От шока ее тон смягчился; она говорит, как девочка, рассказывающая, что с ней стряслось в школе:
— Ты же знаешь, как я всегда кланяюсь в конце и представляю своего дирижера — протягиваю руку, чтобы указать на него зрителям. Ну вот, а сегодня Стэн Фримен сдуру вообразил, будто я хочу пожать ему руку, вскочил на вращающийся табурет, схватил меня за руку, потерял равновесие, упал и потащил меня за собой. Как только я оказалась на полу, я поняла, что все не так плохо: платье в порядке и парик на месте. Но ты ведь знаешь, платье такое узкое, что я не могу в нем встать, да мне и не хотелось, чтобы зрители увидели… в общем, я лежала и кричала перепуганным музыкантам, чтобы меня оставили в покое и чтобы освободили зал. Потом я почувствовала на ноге что-то мокрое, увидела кровь и поняла: меня надо отнести в уборную, но зрители
— Правильно сделала. А теперь внимательно меня выслушай. Ни в коем случае
Она перебила меня:
— Мы уже сняли колготки. Пришлось снять они были все в крови, и чулок тоже.
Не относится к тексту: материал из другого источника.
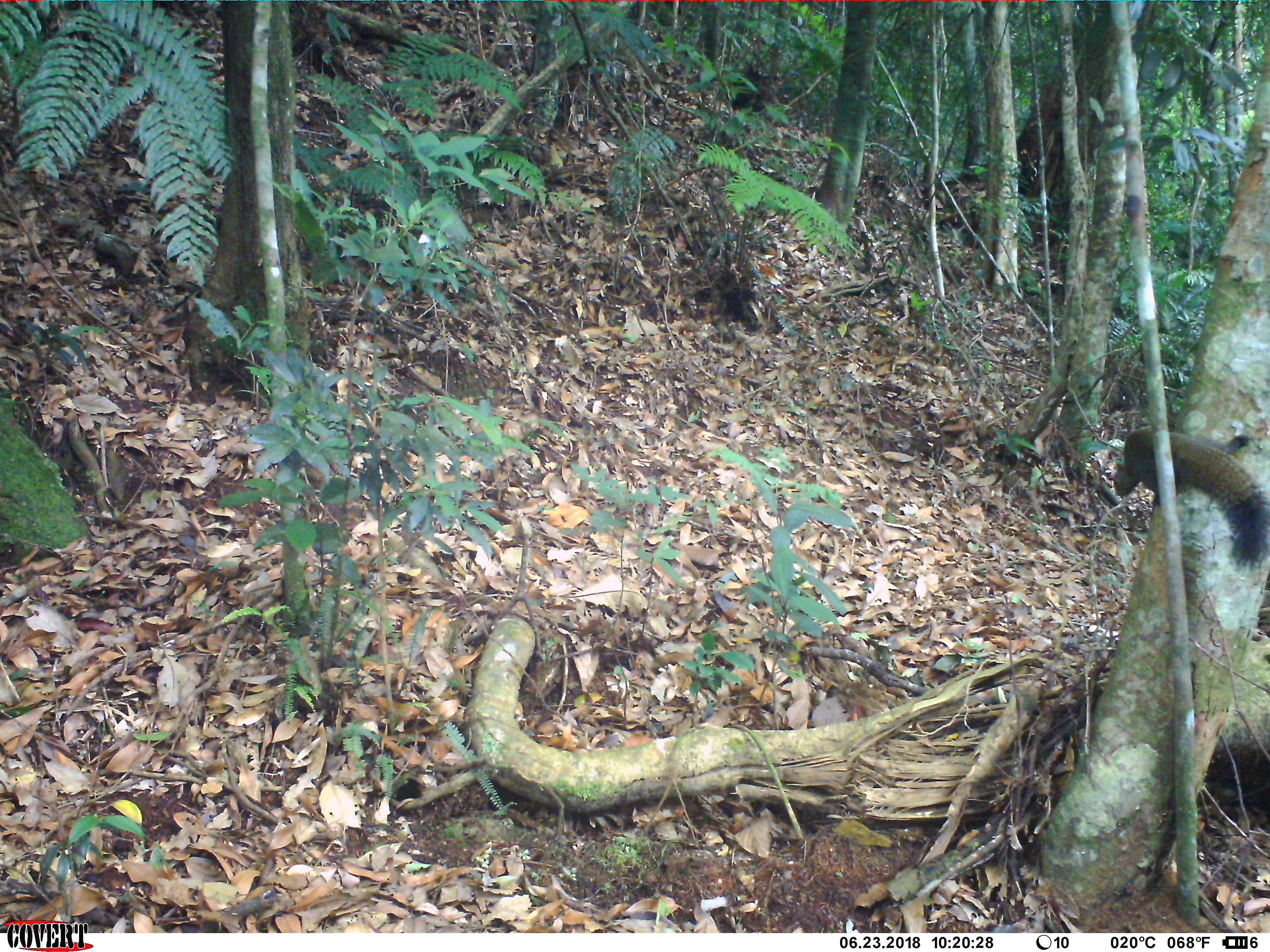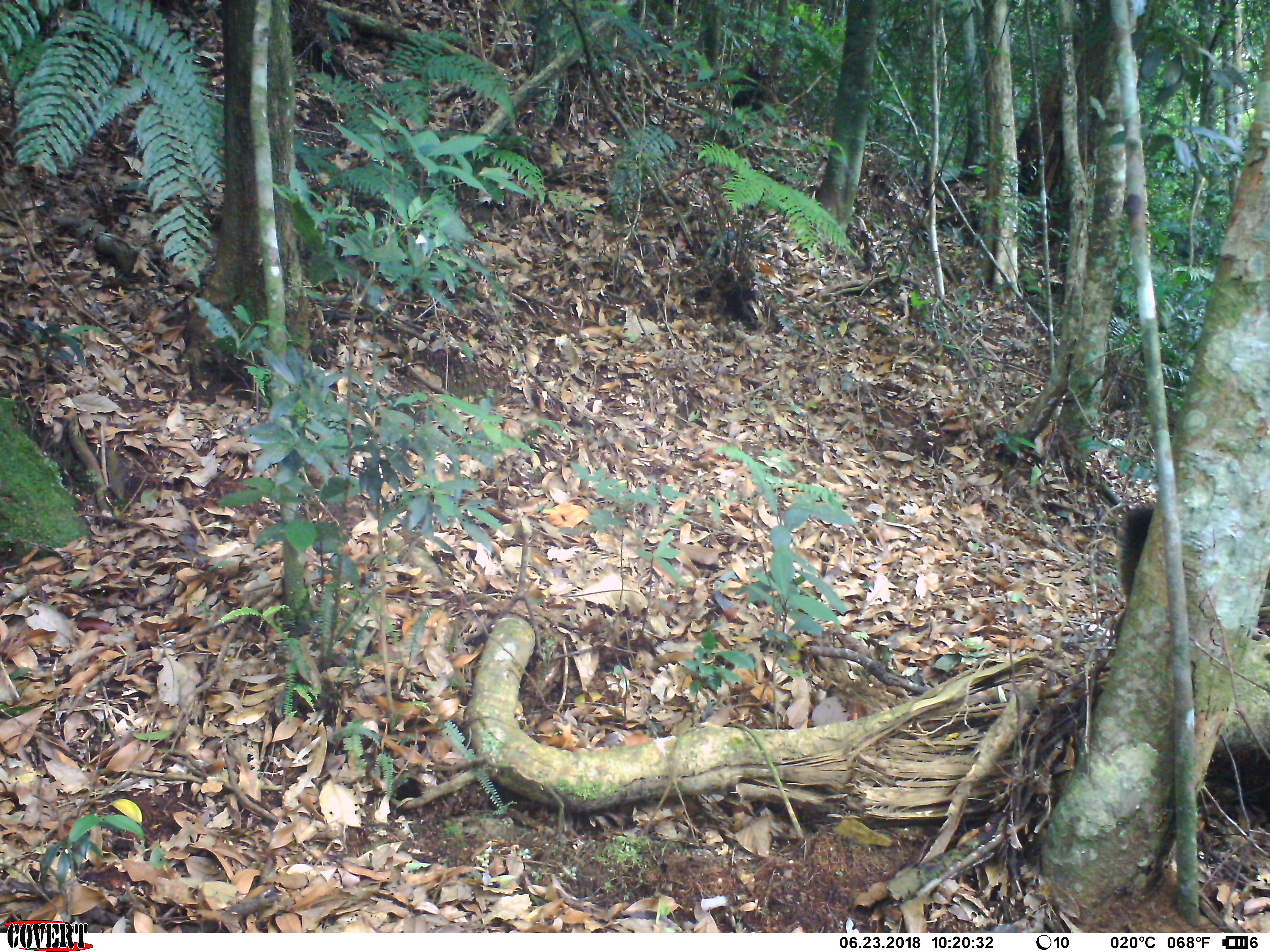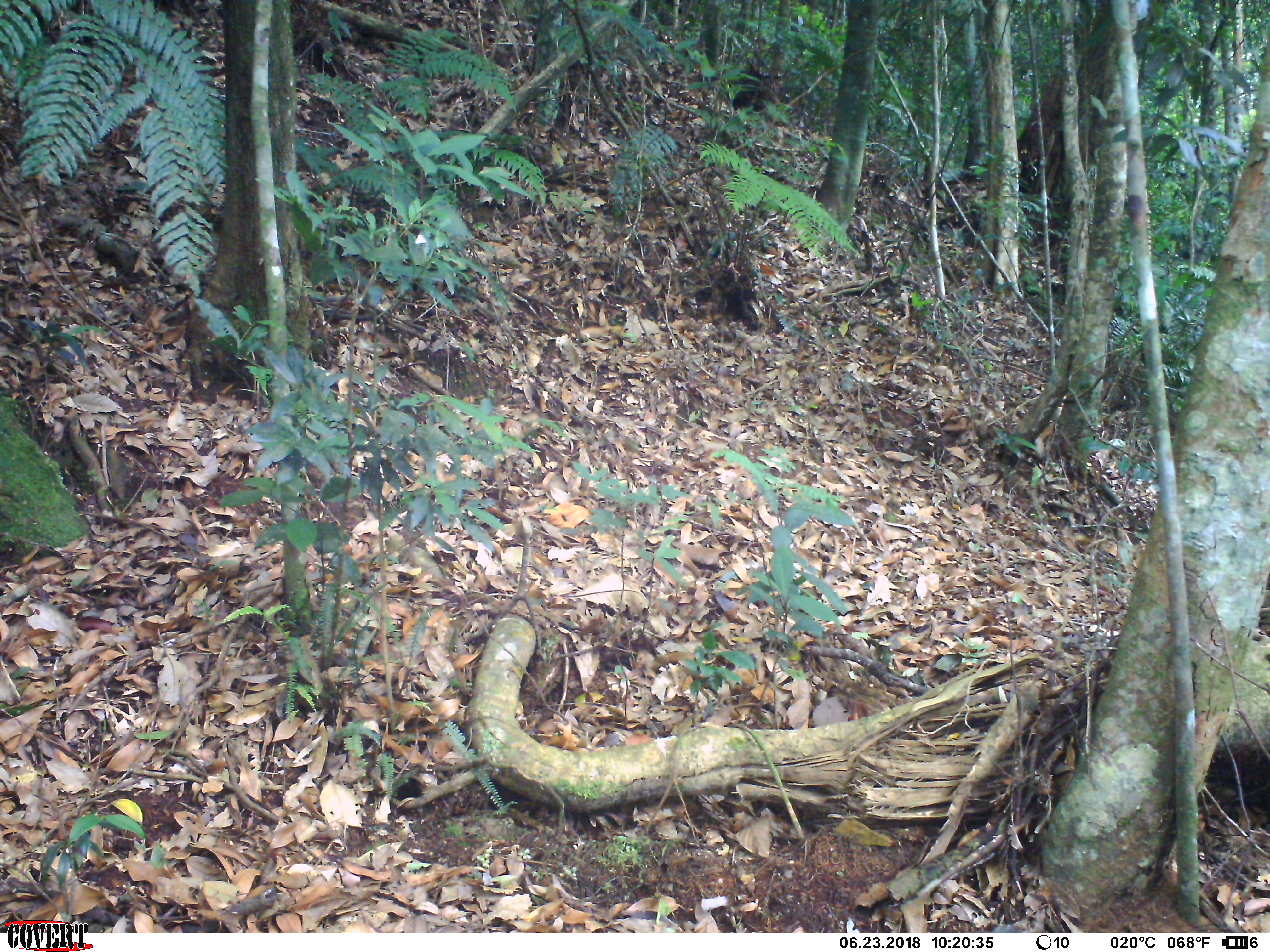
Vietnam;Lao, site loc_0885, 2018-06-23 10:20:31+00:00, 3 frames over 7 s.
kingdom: Animalia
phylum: Chordata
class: Mammalia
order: Rodentia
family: Sciuridae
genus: Sciurus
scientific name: Sciurus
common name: squirrel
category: unidentified squirrel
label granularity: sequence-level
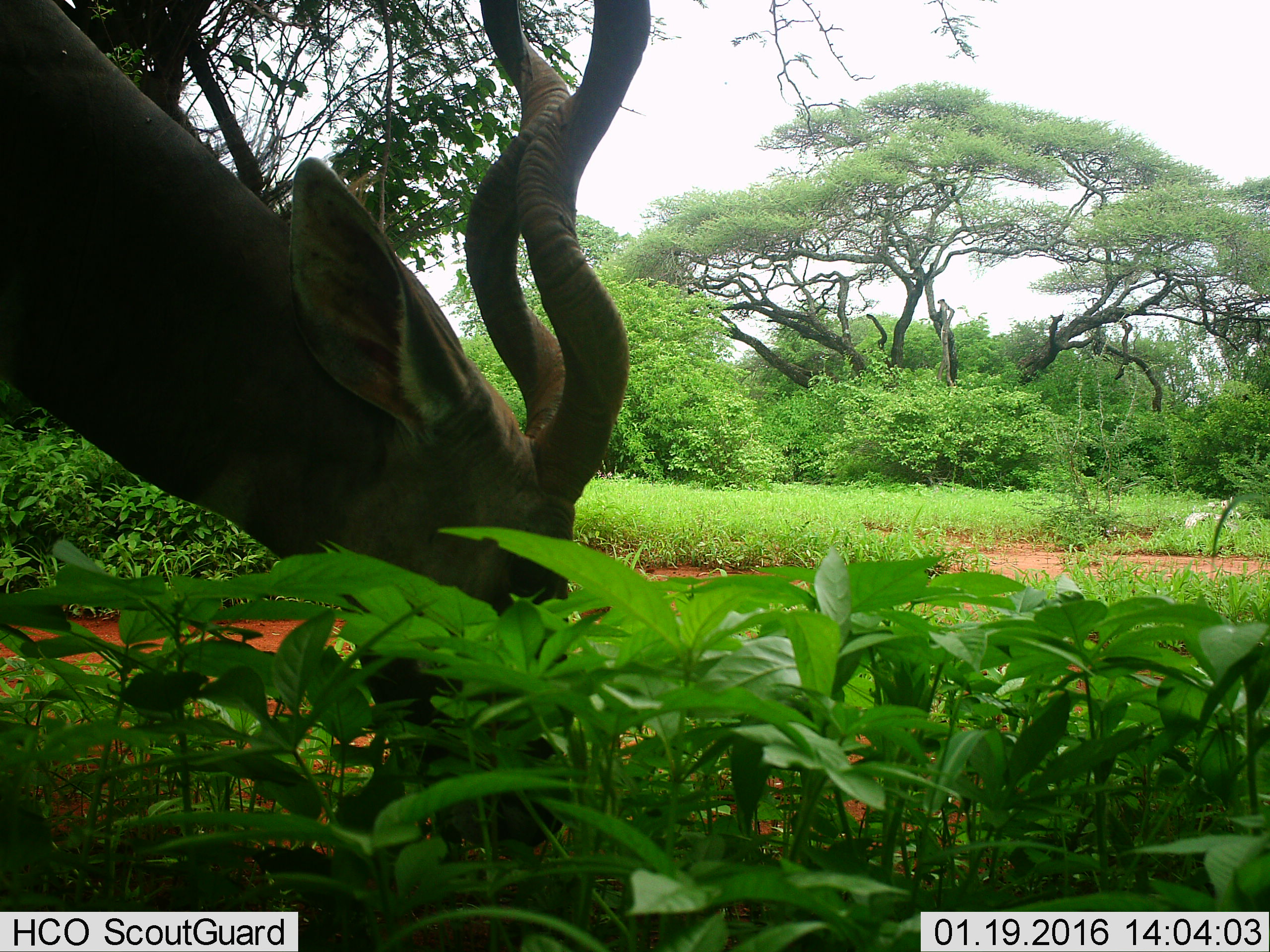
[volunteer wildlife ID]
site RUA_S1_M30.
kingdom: Animalia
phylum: Chordata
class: Mammalia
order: Artiodactyla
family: Bovidae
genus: Tragelaphus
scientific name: Tragelaphus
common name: kudu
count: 1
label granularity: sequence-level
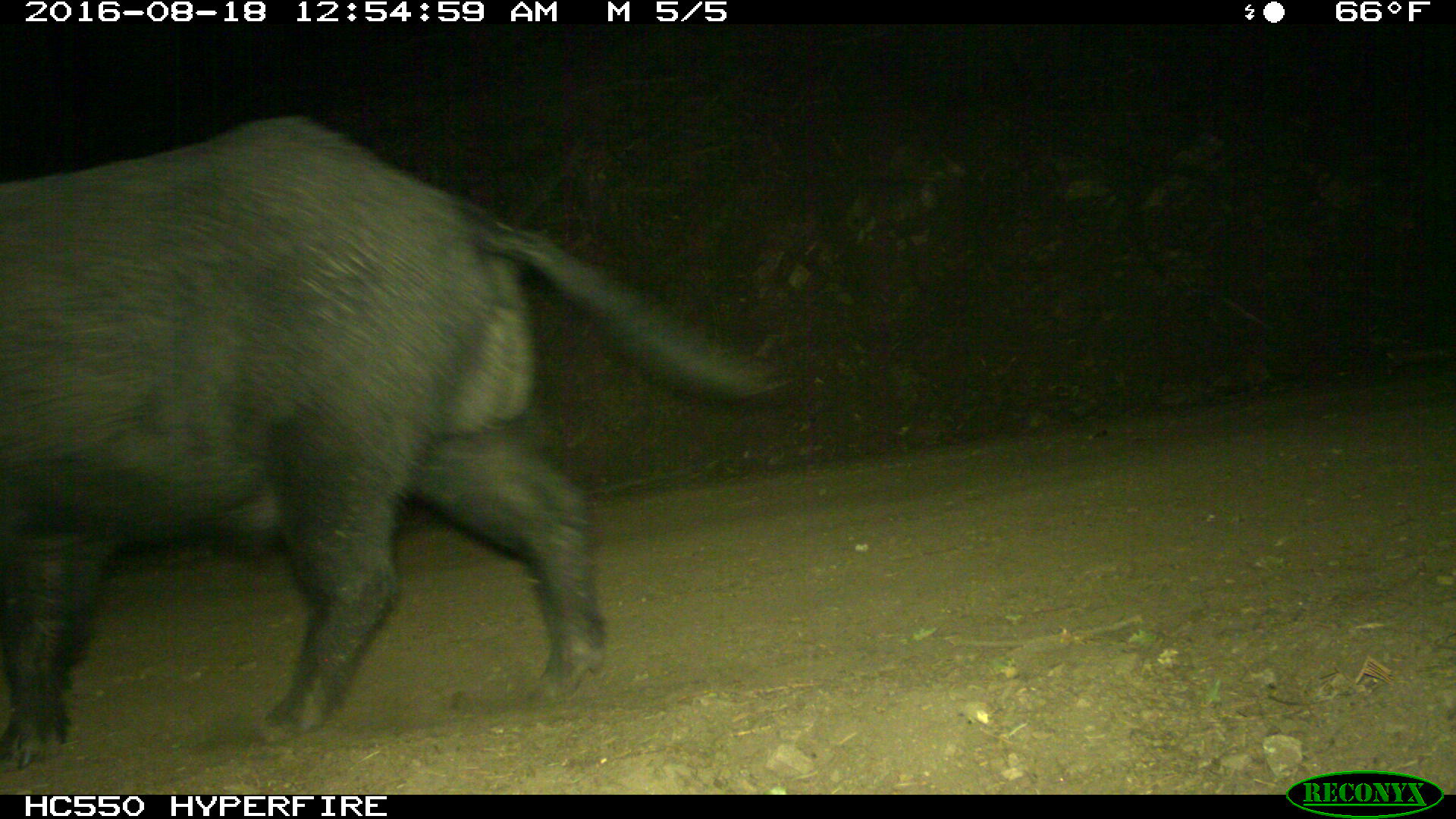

Теперь я понимаю, как плохо дело. Эластичный чулок стащили с ноги вместо того, чтобы разрезать, а это значит, что наверняка драгоценная кожа содрана. Мать, скорее чтобы просто настоять на своем, начинает спорить:
— Я не могу в госпиталь. Там фотографы, репортеры…
Я уже ищу номер телефона «Пан Ам».
— Мама, я вылетаю. Не хочешь в госпиталь — вызови хотя бы врача. Нельзя допустить заражения. Ты меня слышишь? Нужно промыть и перевязать рану, тебе должны дать лекарство. И еще ввести противостолбнячную сыворотку — пол в театре грязный. Позвони Тедди Кеннеди. Он найдет подходящего врача в Вашингтоне.
— Ты прилетаешь? Когда?
— Первый рейс из Лондона в десять утра. Попробую на него попасть. В Вашингтоне я буду… — я смотрю на часы: пять утра, — сегодня около шести вечера, по вашему времени. А сейчас возьми два кусочка сахара и положи под язык. Пускай тебя завернут в одеяло, чтобы было тепло, и отвезут в гостиницу. И не поднимай высоко ногу.
—
Я забронировала билет на первый утренний рейс. Поскольку Билла не было дома — он уехал по делам в Нью-Йорк, — я позвонила своему женатому сыну, который жил в Лондоне:
— Пит, прости, что так рано — мне нужна твоя помощь.
— Да, мам. Валяй!
— Она упала в Вашингтоне и открыла ногу.
— О Господи!
— Я должна лететь… вы с Сэнди сможете присмотреть за Полом и Дэвидом?
— Ну конечно! Мы прямо сейчас приедем, накормим их завтраком и отправим в школу. Не волнуйся, здесь все будет в порядке — поезжай!